Judging a face by the jitter of its embeddings
SER-FIQ measures face image quality by asking: how much does this photo's neural embedding wobble when you randomly drop parts of the network?

What it does
SER-FIQ scores how suitable a face photo is for recognition—without needing human-labeled quality data. It runs multiple stochastic forward passes through a face recognition network (with dropout enabled), then measures how much the resulting embeddings vary. Low variation means high quality; high variation means the network is uncertain, so the image is probably blurry, occluded, or otherwise sketchy. The code provides an ArcFace-based demonstration.
The interesting bit
The clever move is tying quality assessment directly to the deployed recognition model itself. Since the quality measure and the recognition share the same network, the quality score captures the exact decision patterns the recognizer actually uses.
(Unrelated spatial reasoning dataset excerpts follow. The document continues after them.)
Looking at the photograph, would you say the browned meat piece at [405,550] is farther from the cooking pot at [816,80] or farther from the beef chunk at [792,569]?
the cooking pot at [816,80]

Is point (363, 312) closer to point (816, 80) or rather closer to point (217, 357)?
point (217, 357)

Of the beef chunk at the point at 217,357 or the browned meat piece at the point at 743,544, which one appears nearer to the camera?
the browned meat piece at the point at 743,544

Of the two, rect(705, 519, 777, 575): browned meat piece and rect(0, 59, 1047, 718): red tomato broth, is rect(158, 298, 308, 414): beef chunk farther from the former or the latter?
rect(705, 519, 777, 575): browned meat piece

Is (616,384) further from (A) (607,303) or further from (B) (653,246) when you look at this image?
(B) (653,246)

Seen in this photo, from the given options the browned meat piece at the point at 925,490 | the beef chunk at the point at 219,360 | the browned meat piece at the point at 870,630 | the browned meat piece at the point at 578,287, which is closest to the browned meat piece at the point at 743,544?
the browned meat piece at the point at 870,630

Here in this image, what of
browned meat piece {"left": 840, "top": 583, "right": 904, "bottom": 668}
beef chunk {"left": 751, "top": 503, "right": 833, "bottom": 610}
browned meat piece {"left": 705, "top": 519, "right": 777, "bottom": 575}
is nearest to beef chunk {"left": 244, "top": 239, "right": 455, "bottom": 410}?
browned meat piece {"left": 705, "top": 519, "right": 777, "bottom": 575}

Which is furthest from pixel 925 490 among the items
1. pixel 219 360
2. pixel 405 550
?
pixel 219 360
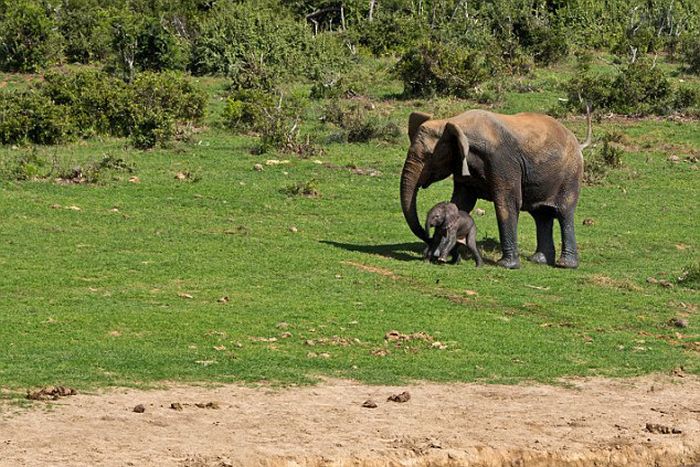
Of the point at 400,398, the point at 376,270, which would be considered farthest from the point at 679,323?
the point at 400,398

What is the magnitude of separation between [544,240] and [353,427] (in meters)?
9.38

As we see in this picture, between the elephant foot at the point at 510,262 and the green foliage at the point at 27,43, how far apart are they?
52.1 feet

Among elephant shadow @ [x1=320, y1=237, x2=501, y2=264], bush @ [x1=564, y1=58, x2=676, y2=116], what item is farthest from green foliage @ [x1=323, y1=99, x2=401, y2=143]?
elephant shadow @ [x1=320, y1=237, x2=501, y2=264]

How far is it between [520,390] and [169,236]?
7810 mm

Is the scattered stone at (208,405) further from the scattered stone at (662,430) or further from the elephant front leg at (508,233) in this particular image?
the elephant front leg at (508,233)

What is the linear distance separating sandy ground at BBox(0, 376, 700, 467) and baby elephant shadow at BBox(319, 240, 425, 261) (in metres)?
6.57

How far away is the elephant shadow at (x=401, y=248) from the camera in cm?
1958

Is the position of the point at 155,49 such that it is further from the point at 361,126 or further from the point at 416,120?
the point at 416,120

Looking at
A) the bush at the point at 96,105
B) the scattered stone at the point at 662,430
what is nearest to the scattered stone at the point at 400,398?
the scattered stone at the point at 662,430

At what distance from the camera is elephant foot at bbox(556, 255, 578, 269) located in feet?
64.3

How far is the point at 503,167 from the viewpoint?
1925cm

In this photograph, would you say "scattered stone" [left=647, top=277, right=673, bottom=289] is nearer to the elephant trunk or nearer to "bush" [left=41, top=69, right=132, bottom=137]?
the elephant trunk

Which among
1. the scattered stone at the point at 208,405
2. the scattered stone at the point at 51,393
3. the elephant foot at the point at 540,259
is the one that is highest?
the scattered stone at the point at 51,393

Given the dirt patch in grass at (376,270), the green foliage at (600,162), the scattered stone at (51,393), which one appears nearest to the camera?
the scattered stone at (51,393)
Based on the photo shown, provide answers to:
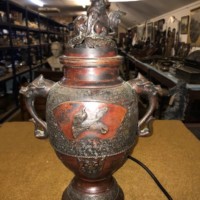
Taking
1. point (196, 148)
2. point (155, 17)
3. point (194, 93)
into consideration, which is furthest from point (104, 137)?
point (155, 17)

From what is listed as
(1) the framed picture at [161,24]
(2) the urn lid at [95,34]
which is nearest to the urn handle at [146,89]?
(2) the urn lid at [95,34]

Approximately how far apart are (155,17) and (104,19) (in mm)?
6087

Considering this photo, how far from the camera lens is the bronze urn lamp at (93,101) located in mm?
589

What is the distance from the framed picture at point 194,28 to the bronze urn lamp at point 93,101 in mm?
3005

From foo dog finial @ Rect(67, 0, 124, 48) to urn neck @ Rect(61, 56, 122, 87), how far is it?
0.04 m

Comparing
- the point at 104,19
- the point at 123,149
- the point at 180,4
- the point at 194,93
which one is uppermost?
the point at 180,4

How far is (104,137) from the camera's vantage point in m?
0.60

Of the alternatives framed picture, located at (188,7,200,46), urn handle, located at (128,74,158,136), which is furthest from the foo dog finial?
framed picture, located at (188,7,200,46)

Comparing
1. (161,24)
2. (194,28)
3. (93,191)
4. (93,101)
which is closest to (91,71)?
(93,101)

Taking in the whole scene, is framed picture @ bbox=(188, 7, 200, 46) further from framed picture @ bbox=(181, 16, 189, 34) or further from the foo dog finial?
the foo dog finial

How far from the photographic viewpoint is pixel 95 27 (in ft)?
2.10

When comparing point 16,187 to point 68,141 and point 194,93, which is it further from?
point 194,93

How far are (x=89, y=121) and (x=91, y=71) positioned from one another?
0.13 m

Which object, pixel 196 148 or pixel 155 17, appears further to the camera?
pixel 155 17
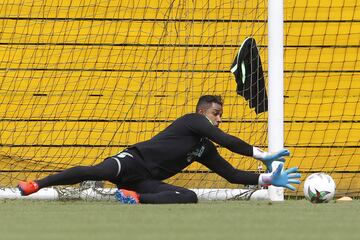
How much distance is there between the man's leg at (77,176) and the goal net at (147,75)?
2416mm

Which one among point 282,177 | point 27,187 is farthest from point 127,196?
point 282,177

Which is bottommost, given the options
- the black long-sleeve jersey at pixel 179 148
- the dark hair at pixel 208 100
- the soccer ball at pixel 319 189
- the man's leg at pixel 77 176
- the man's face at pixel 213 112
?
the man's leg at pixel 77 176

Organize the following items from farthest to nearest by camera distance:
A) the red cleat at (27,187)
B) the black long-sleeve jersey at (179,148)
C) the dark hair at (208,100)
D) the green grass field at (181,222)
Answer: the dark hair at (208,100) → the black long-sleeve jersey at (179,148) → the red cleat at (27,187) → the green grass field at (181,222)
The authors also flag an uncomfortable corollary: this tight coupling means biases in the face recognition system transfer straight into quality assessment.
Key highlights
- Unsupervised: no hand-labeled quality scores needed
- Same-model approach outperforms six academic and industry baselines in cross-database tests (per the paper)
- Computationally cheap: only ~10% extra GFLOPS if dropout is already in the last layer
- Includes analysis of demographic and non-demographic bias in quality scores
- Non-commercial license (CC BY-NC-SA 4.0)
Caveats
- The provided code is explicitly labeled a “demonstration”; production use requires integrating the concept into your own pipeline
- Requires a dropout-trained recognition network for best results
- Model files must be downloaded separately from Google Drive
Verdict
Worth a look if you’re building or auditing face recognition systems and need a principled, unsupervised quality filter. Skip if you need a drop-in commercial solution or a fully packaged library.